O Diretor Geral da FIA, Dr. Usman Anwar, aprovou procedimentos operacionais padrão (SOPs) para melhorar a forma como a FIA lida com os relatórios de inteligência financeira, disseram fontes à Dawn na quinta-feira.
A inteligência financeira refere-se a informações sobre transações suspeitas de bancos e outras instituições.
O relatório vem da Unidade de Supervisão Financeira (UMF), órgão central do país responsável por receber, analisar e divulgar informações às autoridades de investigação e supervisão. Divulgação de informações financeiras relativas a suspeitas de rendimentos de crimes e suspeitas de crimes de lavagem de dinheiro. Financia também todas as atividades e transações relacionadas com o terrorismo e desempenha um papel crucial na deteção e investigação de crimes financeiros.
A medida ocorre num momento em que o Paquistão se esforça para ser removido da “lista cinzenta” do Grupo de Acção Financeira (GAFI), que rastreia países com práticas fracas de combate ao branqueamento de capitais.
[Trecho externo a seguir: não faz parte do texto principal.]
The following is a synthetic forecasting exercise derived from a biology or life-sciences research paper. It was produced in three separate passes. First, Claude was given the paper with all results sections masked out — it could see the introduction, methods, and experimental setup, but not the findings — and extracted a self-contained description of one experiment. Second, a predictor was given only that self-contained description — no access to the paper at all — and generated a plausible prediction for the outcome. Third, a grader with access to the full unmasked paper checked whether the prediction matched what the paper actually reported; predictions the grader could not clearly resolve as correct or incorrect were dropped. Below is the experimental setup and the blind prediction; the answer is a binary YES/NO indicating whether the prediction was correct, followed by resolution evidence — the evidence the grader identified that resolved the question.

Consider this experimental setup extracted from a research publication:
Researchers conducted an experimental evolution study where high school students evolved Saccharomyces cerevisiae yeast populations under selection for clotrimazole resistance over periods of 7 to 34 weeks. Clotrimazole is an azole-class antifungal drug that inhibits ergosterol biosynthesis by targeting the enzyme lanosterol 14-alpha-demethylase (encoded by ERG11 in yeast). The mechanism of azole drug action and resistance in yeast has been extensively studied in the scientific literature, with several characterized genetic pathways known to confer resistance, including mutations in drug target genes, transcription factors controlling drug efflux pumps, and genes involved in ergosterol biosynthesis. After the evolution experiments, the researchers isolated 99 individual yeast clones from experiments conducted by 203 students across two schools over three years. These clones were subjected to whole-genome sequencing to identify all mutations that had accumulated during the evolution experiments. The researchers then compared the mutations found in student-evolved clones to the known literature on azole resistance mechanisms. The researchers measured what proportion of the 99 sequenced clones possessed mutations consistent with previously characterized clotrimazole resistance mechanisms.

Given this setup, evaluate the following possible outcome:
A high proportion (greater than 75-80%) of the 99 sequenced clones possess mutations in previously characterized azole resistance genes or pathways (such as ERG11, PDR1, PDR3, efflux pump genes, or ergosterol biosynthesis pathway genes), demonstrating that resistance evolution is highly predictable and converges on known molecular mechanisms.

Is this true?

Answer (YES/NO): YES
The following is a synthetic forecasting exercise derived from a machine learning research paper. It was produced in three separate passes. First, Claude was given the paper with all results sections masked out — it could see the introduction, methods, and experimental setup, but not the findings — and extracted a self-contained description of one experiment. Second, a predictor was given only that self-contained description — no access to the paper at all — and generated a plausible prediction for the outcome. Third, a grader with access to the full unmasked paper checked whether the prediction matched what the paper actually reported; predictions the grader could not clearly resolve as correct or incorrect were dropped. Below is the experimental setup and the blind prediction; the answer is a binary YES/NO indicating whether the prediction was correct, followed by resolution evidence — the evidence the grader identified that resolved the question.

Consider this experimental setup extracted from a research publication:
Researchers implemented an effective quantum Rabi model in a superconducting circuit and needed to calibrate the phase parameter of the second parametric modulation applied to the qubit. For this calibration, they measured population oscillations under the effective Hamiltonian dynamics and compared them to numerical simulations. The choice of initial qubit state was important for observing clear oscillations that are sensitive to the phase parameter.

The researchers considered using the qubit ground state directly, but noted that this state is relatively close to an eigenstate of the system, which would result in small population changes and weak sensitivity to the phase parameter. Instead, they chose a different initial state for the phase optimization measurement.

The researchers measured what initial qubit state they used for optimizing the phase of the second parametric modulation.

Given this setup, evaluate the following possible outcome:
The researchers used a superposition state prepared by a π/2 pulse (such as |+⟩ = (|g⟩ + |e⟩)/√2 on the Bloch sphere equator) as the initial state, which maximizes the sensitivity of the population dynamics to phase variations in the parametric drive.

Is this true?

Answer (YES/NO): YES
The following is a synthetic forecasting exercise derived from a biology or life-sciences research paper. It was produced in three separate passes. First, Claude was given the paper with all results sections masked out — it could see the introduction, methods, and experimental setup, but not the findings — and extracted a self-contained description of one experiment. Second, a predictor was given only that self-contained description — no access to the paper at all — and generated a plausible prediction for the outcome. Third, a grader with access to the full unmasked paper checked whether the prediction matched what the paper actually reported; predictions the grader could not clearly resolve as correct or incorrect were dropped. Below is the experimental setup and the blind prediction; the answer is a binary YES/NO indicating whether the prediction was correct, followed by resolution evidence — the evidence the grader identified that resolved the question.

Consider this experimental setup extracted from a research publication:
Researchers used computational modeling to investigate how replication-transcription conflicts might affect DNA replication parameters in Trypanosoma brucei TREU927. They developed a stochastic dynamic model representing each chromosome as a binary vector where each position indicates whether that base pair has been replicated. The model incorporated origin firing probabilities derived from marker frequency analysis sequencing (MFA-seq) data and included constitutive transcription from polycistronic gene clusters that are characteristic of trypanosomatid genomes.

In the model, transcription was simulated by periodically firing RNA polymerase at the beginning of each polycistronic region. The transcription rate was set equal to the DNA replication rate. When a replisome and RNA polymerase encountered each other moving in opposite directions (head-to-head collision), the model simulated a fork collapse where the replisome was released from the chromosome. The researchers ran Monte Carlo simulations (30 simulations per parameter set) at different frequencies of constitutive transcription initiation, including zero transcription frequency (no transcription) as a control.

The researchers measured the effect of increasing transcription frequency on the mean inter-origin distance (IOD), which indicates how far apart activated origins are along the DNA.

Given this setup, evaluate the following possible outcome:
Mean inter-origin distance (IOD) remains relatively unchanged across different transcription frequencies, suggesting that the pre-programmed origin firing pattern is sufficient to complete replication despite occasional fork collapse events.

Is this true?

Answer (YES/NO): NO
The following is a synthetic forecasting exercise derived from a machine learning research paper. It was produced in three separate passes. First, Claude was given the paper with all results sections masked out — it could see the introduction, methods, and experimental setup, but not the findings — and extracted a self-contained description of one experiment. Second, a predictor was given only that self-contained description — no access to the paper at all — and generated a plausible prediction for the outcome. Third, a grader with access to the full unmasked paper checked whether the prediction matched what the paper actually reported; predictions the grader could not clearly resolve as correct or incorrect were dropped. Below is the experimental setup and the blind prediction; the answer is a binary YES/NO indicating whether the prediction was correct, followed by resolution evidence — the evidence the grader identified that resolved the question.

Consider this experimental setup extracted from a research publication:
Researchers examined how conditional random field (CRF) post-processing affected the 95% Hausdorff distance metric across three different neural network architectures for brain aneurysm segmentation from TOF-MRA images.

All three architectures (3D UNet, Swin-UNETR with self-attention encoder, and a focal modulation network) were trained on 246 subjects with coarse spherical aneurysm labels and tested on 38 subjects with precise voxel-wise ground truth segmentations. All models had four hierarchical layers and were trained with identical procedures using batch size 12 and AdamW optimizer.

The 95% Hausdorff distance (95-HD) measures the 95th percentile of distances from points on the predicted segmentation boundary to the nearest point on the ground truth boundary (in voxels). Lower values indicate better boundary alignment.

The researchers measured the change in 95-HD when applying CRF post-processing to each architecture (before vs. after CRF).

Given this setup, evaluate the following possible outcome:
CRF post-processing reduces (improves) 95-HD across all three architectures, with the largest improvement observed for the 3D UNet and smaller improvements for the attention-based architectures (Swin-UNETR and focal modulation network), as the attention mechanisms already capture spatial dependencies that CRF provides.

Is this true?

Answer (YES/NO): YES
O Paquistão foi retirado da lista em 2022, após quatro anos de reformas no seu regime de combate ao branqueamento de capitais e ao financiamento do terrorismo. O governo está empenhado em melhorar as condições financeiras internacionais e permanecer fora da lista continua a ser uma prioridade política.
O novo SOP estabelece um cronograma para resolver os atrasos e visa fortalecer a colaboração entre o governo paquistanês e a agência de inteligência financeira do país, FMU, à medida que o Paquistão procura consolidar os ganhos obtidos desde que foi removido da “lista cinzenta” do GAFI.
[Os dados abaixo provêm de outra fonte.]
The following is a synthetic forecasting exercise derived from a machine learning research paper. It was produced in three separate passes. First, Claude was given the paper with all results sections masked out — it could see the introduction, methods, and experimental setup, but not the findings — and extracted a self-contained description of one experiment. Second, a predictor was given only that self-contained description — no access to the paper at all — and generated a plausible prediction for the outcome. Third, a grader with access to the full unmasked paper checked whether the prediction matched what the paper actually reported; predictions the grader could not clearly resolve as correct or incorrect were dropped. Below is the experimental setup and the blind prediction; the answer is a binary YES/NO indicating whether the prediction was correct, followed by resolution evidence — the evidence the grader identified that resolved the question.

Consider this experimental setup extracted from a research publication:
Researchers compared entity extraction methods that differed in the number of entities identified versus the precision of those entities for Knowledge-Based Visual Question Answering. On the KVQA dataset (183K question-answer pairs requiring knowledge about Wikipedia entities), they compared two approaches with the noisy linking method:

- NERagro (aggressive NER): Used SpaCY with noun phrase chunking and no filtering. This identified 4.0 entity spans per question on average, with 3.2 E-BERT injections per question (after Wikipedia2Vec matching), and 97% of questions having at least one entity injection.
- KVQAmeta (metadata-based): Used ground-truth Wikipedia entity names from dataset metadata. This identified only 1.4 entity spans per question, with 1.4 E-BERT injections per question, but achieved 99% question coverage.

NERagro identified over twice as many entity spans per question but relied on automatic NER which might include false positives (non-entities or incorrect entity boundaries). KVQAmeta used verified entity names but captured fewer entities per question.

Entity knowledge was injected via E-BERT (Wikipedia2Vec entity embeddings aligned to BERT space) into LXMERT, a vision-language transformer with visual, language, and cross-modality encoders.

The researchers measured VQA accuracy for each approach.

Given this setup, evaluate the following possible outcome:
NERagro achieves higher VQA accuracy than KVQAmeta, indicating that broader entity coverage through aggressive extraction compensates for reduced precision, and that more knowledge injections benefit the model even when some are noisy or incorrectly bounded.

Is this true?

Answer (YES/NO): NO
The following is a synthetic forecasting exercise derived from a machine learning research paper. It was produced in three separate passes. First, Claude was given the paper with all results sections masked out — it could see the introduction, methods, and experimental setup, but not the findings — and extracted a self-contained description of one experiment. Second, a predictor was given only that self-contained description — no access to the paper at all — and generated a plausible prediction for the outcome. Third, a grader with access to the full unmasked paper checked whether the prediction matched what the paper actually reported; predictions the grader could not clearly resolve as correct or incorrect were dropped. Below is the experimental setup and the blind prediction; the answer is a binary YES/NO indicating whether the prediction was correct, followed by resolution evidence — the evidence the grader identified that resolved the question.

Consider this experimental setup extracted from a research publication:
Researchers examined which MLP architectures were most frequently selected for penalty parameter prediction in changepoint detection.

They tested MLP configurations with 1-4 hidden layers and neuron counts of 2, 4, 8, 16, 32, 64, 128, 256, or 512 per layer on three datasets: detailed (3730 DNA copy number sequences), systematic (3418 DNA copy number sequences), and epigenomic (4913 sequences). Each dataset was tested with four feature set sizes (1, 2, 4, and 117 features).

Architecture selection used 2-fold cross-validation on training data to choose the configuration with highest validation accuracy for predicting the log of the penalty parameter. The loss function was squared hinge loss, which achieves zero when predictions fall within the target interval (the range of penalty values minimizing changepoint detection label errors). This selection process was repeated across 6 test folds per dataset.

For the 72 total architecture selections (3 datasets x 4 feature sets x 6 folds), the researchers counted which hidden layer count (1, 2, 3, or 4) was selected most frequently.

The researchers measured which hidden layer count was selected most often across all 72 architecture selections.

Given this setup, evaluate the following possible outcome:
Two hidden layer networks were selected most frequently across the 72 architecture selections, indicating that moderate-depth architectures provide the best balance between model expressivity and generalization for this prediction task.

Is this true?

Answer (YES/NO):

No âmbito do quadro revisto, foi criada uma Unidade de Informação Financeira (UIF) na Direcção de Combate ao Branqueamento de Capitais, Sede da FIA, Islamabad. A área tem como missão receber relatórios de inteligência financeira e relatórios de análise estratégica da UMF, distribuir os casos, acompanhar o andamento e emitir investigações e instruções de investigação.
Além disso, para garantir uma coordenação eficaz e um processamento oportuno, será estabelecido em todas as zonas da FIA um Gabinete de Inteligência Financeira chefiado por um funcionário abaixo do nível de Diretor Adjunto.
As novas regras introduzem mecanismos simplificados para lidar com a informação financeira, incluindo o início de investigações, investigações financeiras paralelas obrigatórias após a descoberta de produtos do crime e a fixação de prazos para a conclusão. Existem também procedimentos rigorosos para uma vigilância reforçada, notificação estruturada e transferência de casos entre zonas.
Um alto funcionário da FIA disse que a medida visa resolver atrasos processuais que estão prejudicando o histórico de acusação da FIA.
Os dados mostraram que a FIA registou 1.247 casos de branqueamento de capitais em 2025, mas a taxa de condenações permaneceu baixa.
“O SOP institucionaliza cronogramas e monitoramento central. Uma vez identificados os produtos do crime, uma investigação financeira paralela será iniciada imediatamente”, disse o funcionário.